Begin

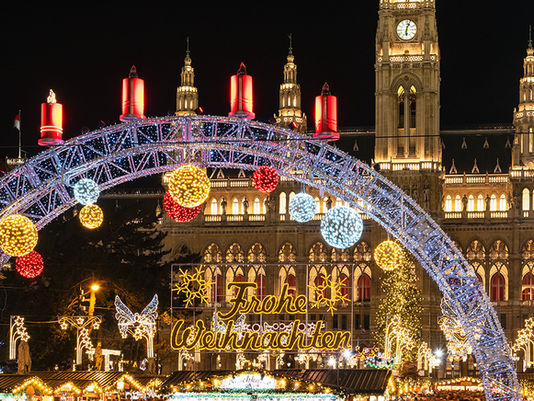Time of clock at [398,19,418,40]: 6:03
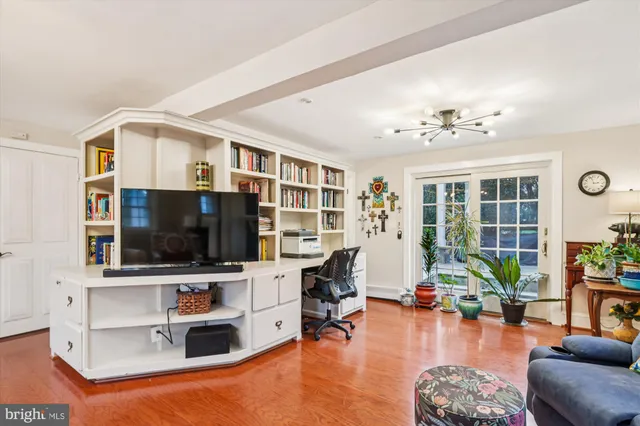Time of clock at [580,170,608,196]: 2:56
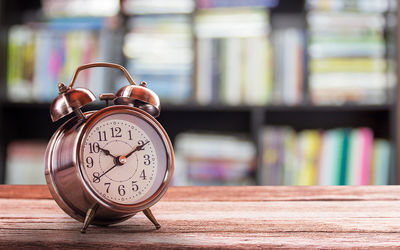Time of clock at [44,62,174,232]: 10:10
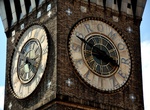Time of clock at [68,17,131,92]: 3:48
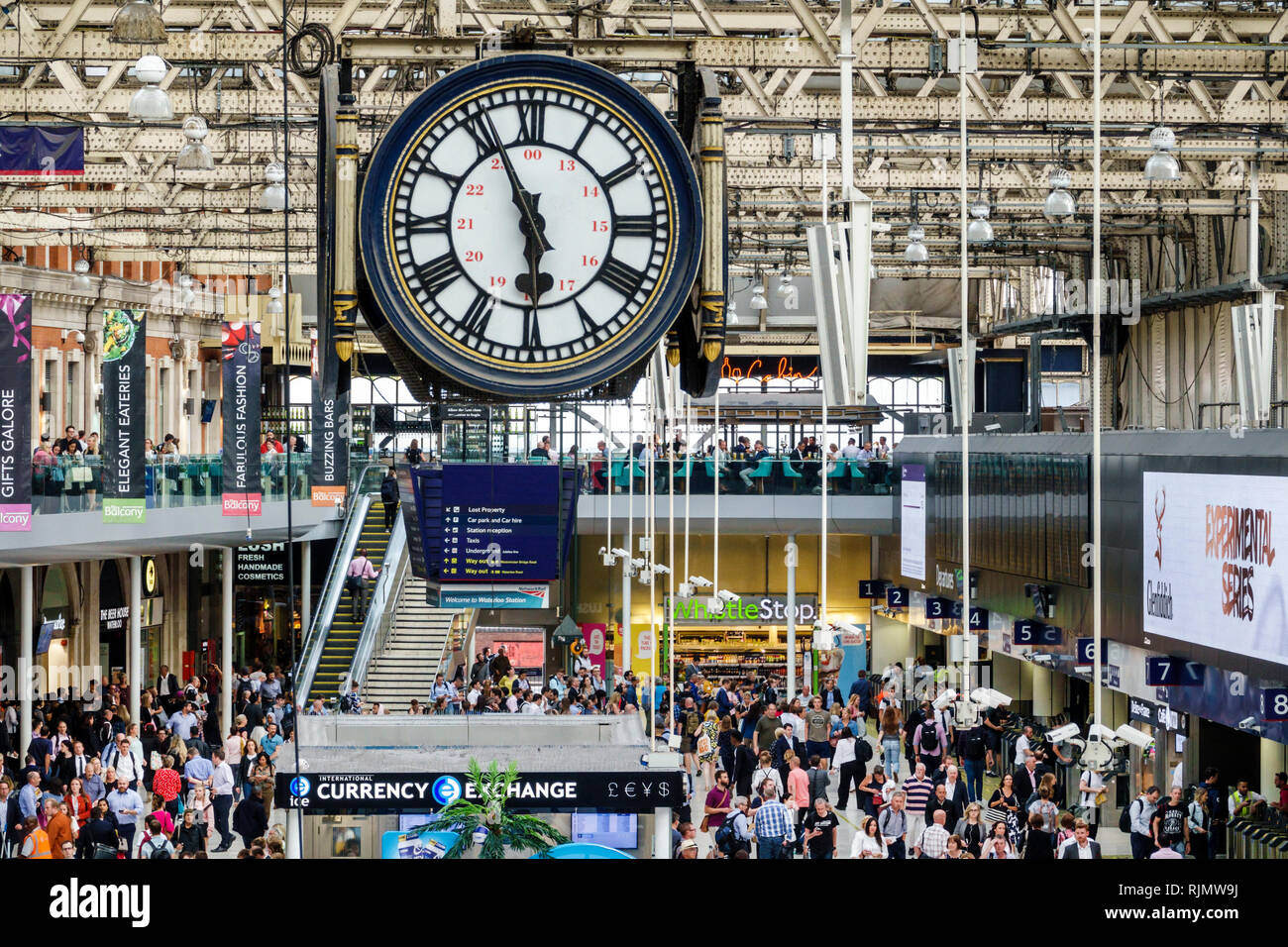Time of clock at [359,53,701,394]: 5:55
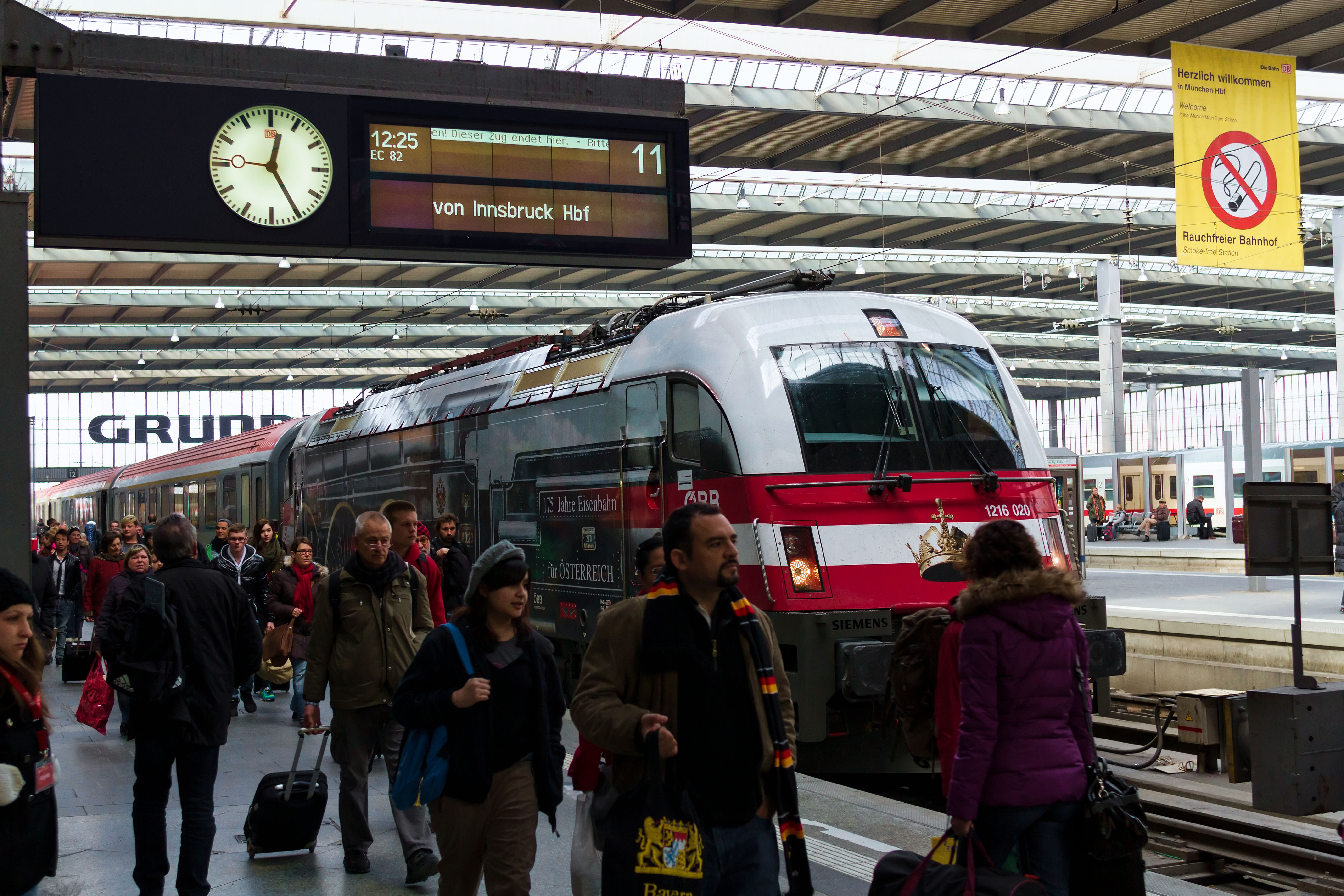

End

— PROMPT —
Lay out the data above as a Markdown table with the columns "Row" and "Line", giving each line a row number and skipping blank lines. Leave the pictures out of the answer.

— EXERCISE RESPONSE —
| Row | Line |
|---|---|
| 1 | Time of clock at [398,19,418,40]: 6:03 |
| 2 | Time of clock at [580,170,608,196]: 2:56 |
| 3 | Time of clock at [44,62,174,232]: 10:10 |
| 4 | Time of clock at [68,17,131,92]: 3:48 |
| 5 | Time of clock at [359,53,701,394]: 5:55 |